Instructions to follow
Repeat all of the material exactly as given.

--- Begin ---

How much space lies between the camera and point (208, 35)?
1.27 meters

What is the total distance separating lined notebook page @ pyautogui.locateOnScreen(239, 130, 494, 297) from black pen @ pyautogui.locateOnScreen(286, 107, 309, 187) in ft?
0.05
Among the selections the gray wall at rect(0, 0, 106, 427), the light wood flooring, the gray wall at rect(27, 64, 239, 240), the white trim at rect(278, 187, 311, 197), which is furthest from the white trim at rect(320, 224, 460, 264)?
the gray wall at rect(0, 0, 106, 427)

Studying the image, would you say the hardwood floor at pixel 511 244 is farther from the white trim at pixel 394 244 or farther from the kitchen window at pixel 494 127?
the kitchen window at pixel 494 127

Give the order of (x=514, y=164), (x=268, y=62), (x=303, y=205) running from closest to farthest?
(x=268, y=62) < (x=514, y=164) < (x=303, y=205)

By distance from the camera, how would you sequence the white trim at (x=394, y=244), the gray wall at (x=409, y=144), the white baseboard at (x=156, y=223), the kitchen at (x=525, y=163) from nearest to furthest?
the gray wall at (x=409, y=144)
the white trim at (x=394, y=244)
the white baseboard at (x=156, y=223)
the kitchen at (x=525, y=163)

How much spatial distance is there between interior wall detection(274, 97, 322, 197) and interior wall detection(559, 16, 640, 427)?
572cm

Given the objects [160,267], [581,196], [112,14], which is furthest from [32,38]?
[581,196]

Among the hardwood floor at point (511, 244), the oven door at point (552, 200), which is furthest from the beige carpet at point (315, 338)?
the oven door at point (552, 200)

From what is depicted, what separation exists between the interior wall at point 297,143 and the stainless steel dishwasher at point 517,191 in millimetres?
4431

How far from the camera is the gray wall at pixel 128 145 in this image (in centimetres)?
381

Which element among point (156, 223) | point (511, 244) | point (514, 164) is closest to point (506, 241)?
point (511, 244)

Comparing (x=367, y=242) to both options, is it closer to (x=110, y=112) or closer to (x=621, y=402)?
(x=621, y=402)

--- End ---

Task output
How much space lies between the camera and point (208, 35)?
1.27 meters

What is the total distance separating lined notebook page @ pyautogui.locateOnScreen(239, 130, 494, 297) from black pen @ pyautogui.locateOnScreen(286, 107, 309, 187) in ft?
0.05
Among the selections the gray wall at rect(0, 0, 106, 427), the light wood flooring, the gray wall at rect(27, 64, 239, 240), the white trim at rect(278, 187, 311, 197), which is furthest from the white trim at rect(320, 224, 460, 264)?
the gray wall at rect(0, 0, 106, 427)

Studying the image, would you say the hardwood floor at pixel 511 244 is farther from the white trim at pixel 394 244 or farther from the kitchen window at pixel 494 127?
the kitchen window at pixel 494 127

Give the order of (x=514, y=164), (x=268, y=62), (x=303, y=205) running from closest to farthest?
(x=268, y=62) < (x=514, y=164) < (x=303, y=205)

By distance from the camera, how would you sequence the white trim at (x=394, y=244), the gray wall at (x=409, y=144), the white baseboard at (x=156, y=223), the kitchen at (x=525, y=163) from nearest to furthest?
the gray wall at (x=409, y=144)
the white trim at (x=394, y=244)
the white baseboard at (x=156, y=223)
the kitchen at (x=525, y=163)

How much spatial distance is there between interior wall detection(274, 97, 322, 197) and interior wall detection(559, 16, 640, 427)?
572cm

Given the objects [160,267], [581,196], [112,14], which is furthest from [32,38]?
[581,196]

Among the hardwood floor at point (511, 244), the oven door at point (552, 200), which is furthest from the beige carpet at point (315, 338)?
the oven door at point (552, 200)

From what is depicted, what separation exists between the interior wall at point 297,143 and the stainless steel dishwasher at point 517,191 in millimetres?
4431

How far from the camera is the gray wall at pixel 128 145 in this image (in centimetres)?
381

Which element among point (156, 223) | point (511, 244) | point (514, 164) is closest to point (506, 241)?
point (511, 244)

Comparing (x=367, y=242) to both options, is it closer to (x=110, y=112) or closer to (x=621, y=402)?
(x=621, y=402)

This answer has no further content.